No presente processo, em 15 de Outubro de 2010, o relator proferiu a seguinte decisão sumária: DECISÃO SUMÁRIA 1.

A foi julgado na 1ª Vara Criminal de Lisboa, no âmbito do processo n.º 263/06.8JFLSB, estando então pronunciado, após acusação do M.º P.º, acompanhada pelo Assistente B, pela prática de um crime de corrupção activa para a prática de acto ilícito, previsto e punível no art.º 374.°, n.º 1, por referência aos art.ºs 376.°, n.º 1, e 386.°, n.º 1, ambos do C. Penal, bem como no art.º 18.°, n.º 1, por referência aos art.ºs 16.°, n.º 1, e 3.°, n.º 1, alínea i), da Lei 34/87 de 16/7, na redacção da Lei 108/2001 de 28/11.

Por acórdão de 23/02/2009, foi condenado, naquela 1ª instância, como autor material de um crime de corrupção activa para acto lícito, p. e p. pelo art.º 18.°, n.º 2, da Lei 34/87 de 16/7, na redacção da Lei 108/2001 de 28/11, na pena de 25 (vinte e cinco) dias de multa à razão diária de € 200 (duzentos euros), o que perfaz o montante global de € 5000 (cinco mil euros).

Desse acórdão condenatório recorreram para o Tribunal da Relação de Lisboa quer o arguido, que pediu a sua absolvição, quer o M.º P.º e o Assistente, estes a pedirem a condenação do arguido pela prática do crime por que estava pronunciado.

Por acórdão de 22-04-2010, o Tribunal da Relação de Lisboa veio a absolver o arguido, com o fundamento de que os factos provados na 1ª instância não configuravam os elementos típicos do crime de corrupção activa de titular de cargo político.

2.

Inconformados, recorrem o Ministério Público e o Assistente para o Supremo Tribunal de Justiça.

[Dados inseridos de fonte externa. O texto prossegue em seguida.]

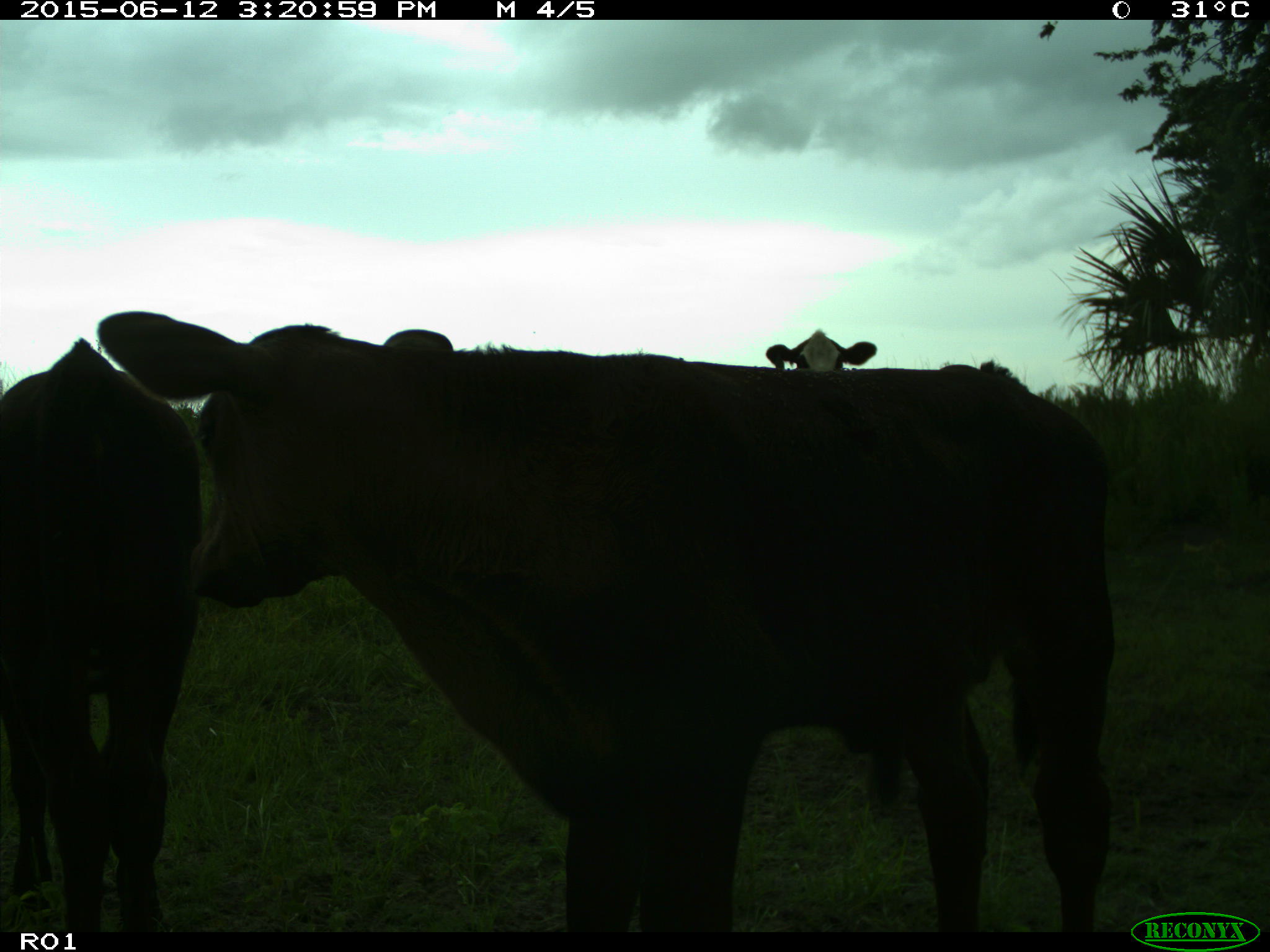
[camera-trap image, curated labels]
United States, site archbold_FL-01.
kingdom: Animalia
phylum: Chordata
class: Mammalia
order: Artiodactyla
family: Bovidae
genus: Bos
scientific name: Bos taurus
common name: domestic cow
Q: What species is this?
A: Bos taurus (domestic cow).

O primeiro pediu a anulação do acórdão por falta de pronúncia quanto à impugnação da matéria de facto, ou o reenvio por existência de vícios do art.º 410.º, n.º 2, do CPP, ou a condenação do arguido por corrupção activa para acto ilícito (embora, por lapso tenha escrito “lícito). O segundo pediu a condenação do arguido pelo crime por que estava pronunciado.

O arguido respondeu e pediu a manutenção da sua absolvição.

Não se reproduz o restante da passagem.